#### [Given instruction A]
In the shareholder services agreement, restate the paragraph beginning "We wish to enter into this Shareholder Services Agreement" as a short list of its main facts.
#### [Given instruction B]
From the shareholder services agreement, reproduce word for word the passage that begins at "1.1 Reference is" and ends after "A SERVICE ORGANIZATION.".

Exhibit (h)(59)
Shareholder Services Agreement (Administrative Class Shares) dated as of
February 7, 2002 between One Group Mutual Funds and Banc One Capital Markets,
Inc.
ONE GROUP MUTUAL FUNDS
0000 XXXXXXX XXXXXXX
XXXXXXXX, XXXX 00000
SHAREHOLDER SERVICES AGREEMENT
To
SHAREHOLDER SERVICES PLAN
To: Banc One Capital Markets, Inc. ("Service Organization")
We wish to enter into this Shareholder Services Agreement with you
concerning the provision of administrative support services to your customers
("Customers") who may from time to time be the record or beneficial owners of
shares of one or more of the series (individually, a "Fund"; collectively, the
"Funds") of One Group Mutual Funds (the "Trust") listed on Schedule A hereto, as
such Schedule may be amended from time to time. The terms and conditions of this
Agreement are as follows:
1. REFERENCE TO PROSPECTUS; DETERMINATION OF NET ASSET VALUE.
1.1 Reference is made to the prospectuses of the Funds (individually, a
"Prospectus"; collectively, the "Prospectuses") as from time to time
are effective under the Securities Act of 1933 (the "1933 Act"). Terms
defined therein and not otherwise defined herein are used herein with
the meaning so defined.
2. SERVICES AS A SERVICE ORGANIZATION.
2.1 The Service Organization shall provide any combination of the
following support services, as agreed upon by the parties from time to
time, to Customers who may from time to time beneficially own shares
of a Fund: (i) aggregating and processing purchase and redemption
requests for a Fund's shares from Customers and placing net purchase
and redemption orders with the Trust, (ii) processing dividend
payments from the Trust on behalf of Customers; (iii) arranging for
bank wire transfer of funds to or from a Customer's account; (iv)

#### [Questions about pictured scenes]
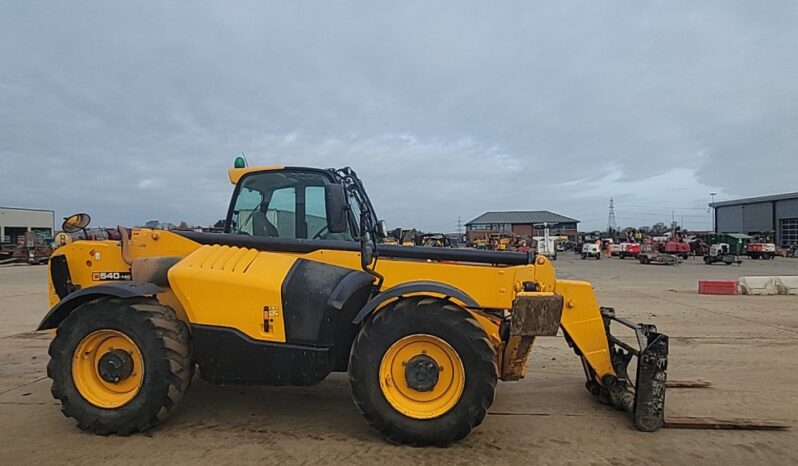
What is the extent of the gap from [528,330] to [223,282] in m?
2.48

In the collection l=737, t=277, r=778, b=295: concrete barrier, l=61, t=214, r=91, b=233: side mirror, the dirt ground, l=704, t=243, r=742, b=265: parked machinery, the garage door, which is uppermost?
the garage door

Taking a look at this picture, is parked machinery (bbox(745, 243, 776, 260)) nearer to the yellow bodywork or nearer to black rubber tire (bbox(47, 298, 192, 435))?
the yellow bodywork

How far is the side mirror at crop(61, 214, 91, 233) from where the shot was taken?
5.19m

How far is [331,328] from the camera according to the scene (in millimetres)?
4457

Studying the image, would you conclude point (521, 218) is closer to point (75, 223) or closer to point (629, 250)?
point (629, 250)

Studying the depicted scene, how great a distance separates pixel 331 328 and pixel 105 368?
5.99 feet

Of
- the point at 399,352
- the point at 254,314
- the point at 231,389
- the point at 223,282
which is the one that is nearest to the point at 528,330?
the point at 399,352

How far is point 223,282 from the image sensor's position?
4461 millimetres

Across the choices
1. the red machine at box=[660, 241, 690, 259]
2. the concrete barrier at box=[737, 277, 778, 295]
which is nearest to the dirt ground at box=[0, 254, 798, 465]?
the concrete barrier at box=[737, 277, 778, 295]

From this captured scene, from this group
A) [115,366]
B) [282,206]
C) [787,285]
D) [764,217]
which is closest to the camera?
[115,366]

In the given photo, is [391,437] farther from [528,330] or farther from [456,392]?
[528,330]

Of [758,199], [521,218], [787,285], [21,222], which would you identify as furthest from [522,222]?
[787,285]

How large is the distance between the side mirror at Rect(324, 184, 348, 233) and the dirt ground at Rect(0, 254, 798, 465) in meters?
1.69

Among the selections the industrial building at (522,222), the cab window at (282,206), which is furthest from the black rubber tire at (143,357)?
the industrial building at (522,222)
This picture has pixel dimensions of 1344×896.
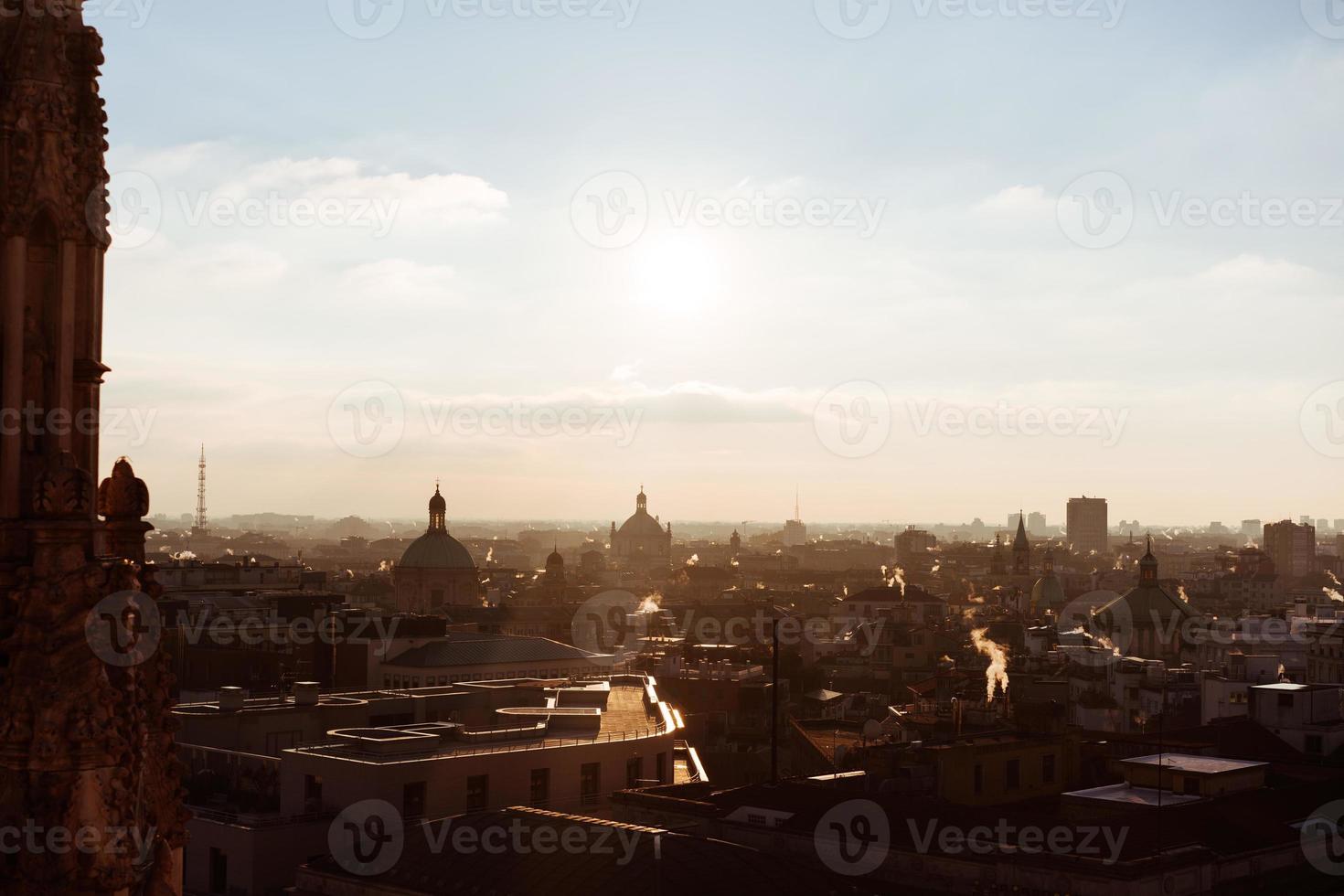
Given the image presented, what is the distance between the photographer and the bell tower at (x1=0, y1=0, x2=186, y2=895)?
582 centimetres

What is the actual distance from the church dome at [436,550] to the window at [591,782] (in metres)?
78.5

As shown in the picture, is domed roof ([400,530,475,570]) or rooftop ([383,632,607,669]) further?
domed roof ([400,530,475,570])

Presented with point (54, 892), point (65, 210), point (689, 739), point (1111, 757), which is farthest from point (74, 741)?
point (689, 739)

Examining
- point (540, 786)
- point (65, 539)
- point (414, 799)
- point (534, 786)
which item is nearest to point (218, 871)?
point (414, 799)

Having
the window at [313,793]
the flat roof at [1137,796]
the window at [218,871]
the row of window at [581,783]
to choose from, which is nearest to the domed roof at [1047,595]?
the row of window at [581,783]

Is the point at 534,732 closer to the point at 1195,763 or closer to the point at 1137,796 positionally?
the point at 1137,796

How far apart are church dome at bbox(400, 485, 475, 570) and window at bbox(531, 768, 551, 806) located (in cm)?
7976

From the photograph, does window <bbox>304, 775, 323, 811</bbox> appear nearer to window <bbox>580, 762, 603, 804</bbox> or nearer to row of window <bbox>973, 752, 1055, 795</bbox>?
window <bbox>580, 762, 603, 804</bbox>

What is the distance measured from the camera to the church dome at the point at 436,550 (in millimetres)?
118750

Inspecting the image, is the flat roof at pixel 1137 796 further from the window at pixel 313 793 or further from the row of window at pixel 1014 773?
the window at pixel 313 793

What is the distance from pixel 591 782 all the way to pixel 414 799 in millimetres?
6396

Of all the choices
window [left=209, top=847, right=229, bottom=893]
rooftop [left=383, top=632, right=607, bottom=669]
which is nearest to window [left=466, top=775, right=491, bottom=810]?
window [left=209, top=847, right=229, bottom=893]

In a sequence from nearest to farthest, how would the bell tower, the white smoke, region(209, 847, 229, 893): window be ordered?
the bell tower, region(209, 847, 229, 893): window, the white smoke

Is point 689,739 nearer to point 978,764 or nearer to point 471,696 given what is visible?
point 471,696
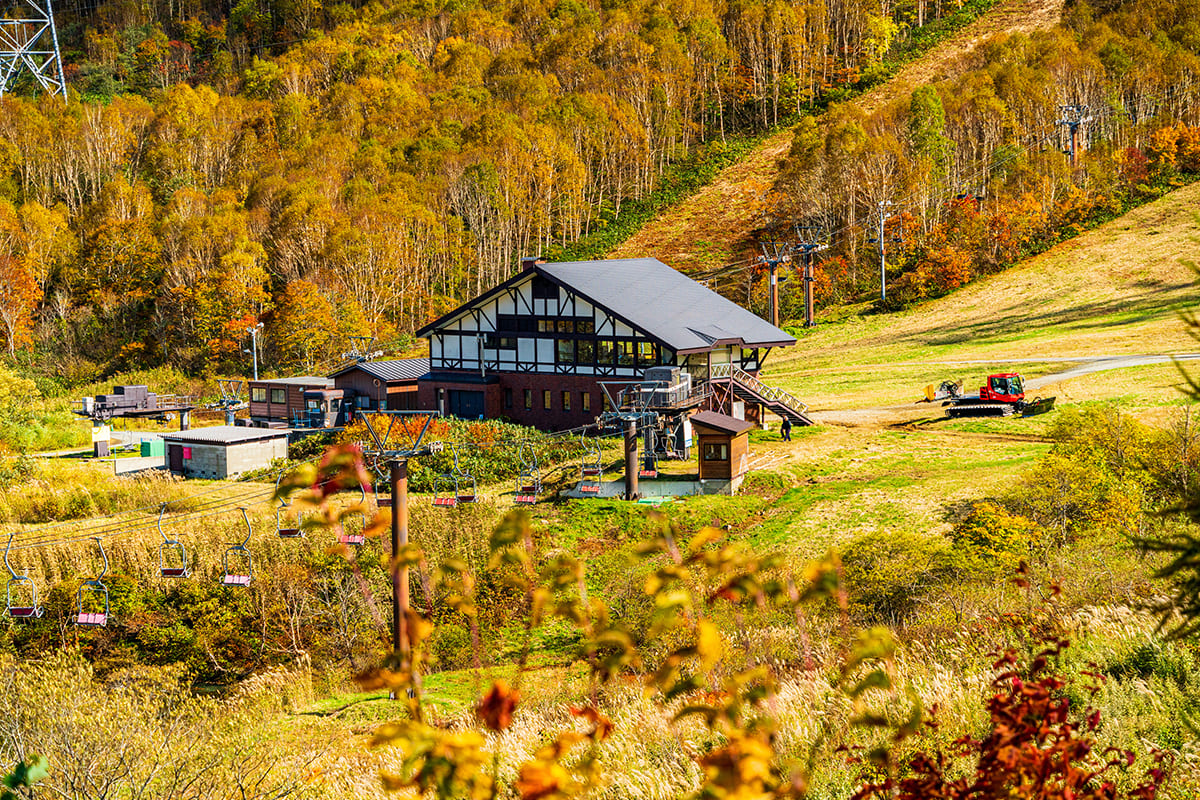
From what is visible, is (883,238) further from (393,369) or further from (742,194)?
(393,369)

#### [Written solution A]
- One Group Mutual Funds (the "Trust") proposes this Shareholder Services Agreement to Banc One Capital Markets, Inc.
- The agreement covers administrative support services for the Service Organization's customers ("Customers").
- These Customers may be record or beneficial owners of shares of one or more series of the Trust. Each series is a "Fund," and together they are the "Funds."
- The covered Funds are listed on Schedule A, which may be amended from time to time.
- The agreement's terms and conditions follow.

#### [Written solution B]
1.1 Reference is made to the prospectuses of the Funds (individually, a
"Prospectus"; collectively, the "Prospectuses") as from time to time
are effective under the Securities Act of 1933 (the "1933 Act"). Terms
defined therein and not otherwise defined herein are used herein with
the meaning so defined.
2. SERVICES AS A SERVICE ORGANIZATION.